Data to use START

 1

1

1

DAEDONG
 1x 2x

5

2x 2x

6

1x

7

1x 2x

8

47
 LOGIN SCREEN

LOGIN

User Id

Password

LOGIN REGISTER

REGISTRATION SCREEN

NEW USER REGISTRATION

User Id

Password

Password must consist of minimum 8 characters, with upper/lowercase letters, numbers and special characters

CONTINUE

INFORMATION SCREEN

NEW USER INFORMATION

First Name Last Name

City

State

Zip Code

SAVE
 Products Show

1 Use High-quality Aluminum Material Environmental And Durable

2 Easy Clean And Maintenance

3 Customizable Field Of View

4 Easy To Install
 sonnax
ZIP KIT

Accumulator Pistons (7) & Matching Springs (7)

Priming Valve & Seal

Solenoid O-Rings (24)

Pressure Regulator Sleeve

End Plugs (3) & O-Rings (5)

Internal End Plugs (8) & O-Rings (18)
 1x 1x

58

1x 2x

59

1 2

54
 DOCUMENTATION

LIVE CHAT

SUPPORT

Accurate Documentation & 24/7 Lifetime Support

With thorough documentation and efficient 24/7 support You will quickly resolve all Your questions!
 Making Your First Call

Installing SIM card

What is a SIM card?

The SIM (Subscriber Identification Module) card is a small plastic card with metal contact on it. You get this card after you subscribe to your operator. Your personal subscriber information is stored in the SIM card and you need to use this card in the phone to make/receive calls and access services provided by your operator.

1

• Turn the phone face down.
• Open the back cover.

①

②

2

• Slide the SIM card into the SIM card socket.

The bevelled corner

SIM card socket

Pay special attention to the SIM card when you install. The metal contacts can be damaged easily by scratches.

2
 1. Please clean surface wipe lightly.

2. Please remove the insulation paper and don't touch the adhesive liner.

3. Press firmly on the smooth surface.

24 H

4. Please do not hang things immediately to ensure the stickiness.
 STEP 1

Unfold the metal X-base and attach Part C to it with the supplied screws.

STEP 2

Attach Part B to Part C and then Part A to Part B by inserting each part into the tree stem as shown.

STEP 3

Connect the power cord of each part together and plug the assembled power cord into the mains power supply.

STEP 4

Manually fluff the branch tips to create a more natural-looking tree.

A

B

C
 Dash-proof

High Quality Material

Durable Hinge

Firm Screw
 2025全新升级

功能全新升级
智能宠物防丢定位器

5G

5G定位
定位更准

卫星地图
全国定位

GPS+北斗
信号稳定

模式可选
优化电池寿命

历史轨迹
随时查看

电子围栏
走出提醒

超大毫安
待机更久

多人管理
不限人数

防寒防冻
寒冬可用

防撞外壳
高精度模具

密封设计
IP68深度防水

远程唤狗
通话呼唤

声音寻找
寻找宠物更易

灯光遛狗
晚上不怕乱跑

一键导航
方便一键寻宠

Data to use END

**Work request**
Write out the line containing "Attach Part B" and every line after it through the end of the entries. Keep each one exactly as it is, and add nothing.

**Exercise answer**
Attach Part B to Part C and then Part A to Part B by inserting each part into the tree stem as shown.

STEP 3

Connect the power cord of each part together and plug the assembled power cord into the mains power supply.

STEP 4

Manually fluff the branch tips to create a more natural-looking tree.

A

B

C
 Dash-proof

High Quality Material

Durable Hinge

Firm Screw
 2025全新升级

功能全新升级
智能宠物防丢定位器

5G

5G定位
定位更准

卫星地图
全国定位

GPS+北斗
信号稳定

模式可选
优化电池寿命

历史轨迹
随时查看

电子围栏
走出提醒

超大毫安
待机更久

多人管理
不限人数

防寒防冻
寒冬可用

防撞外壳
高精度模具

密封设计
IP68深度防水

远程唤狗
通话呼唤

声音寻找
寻找宠物更易

灯光遛狗
晚上不怕乱跑

一键导航
方便一键寻宠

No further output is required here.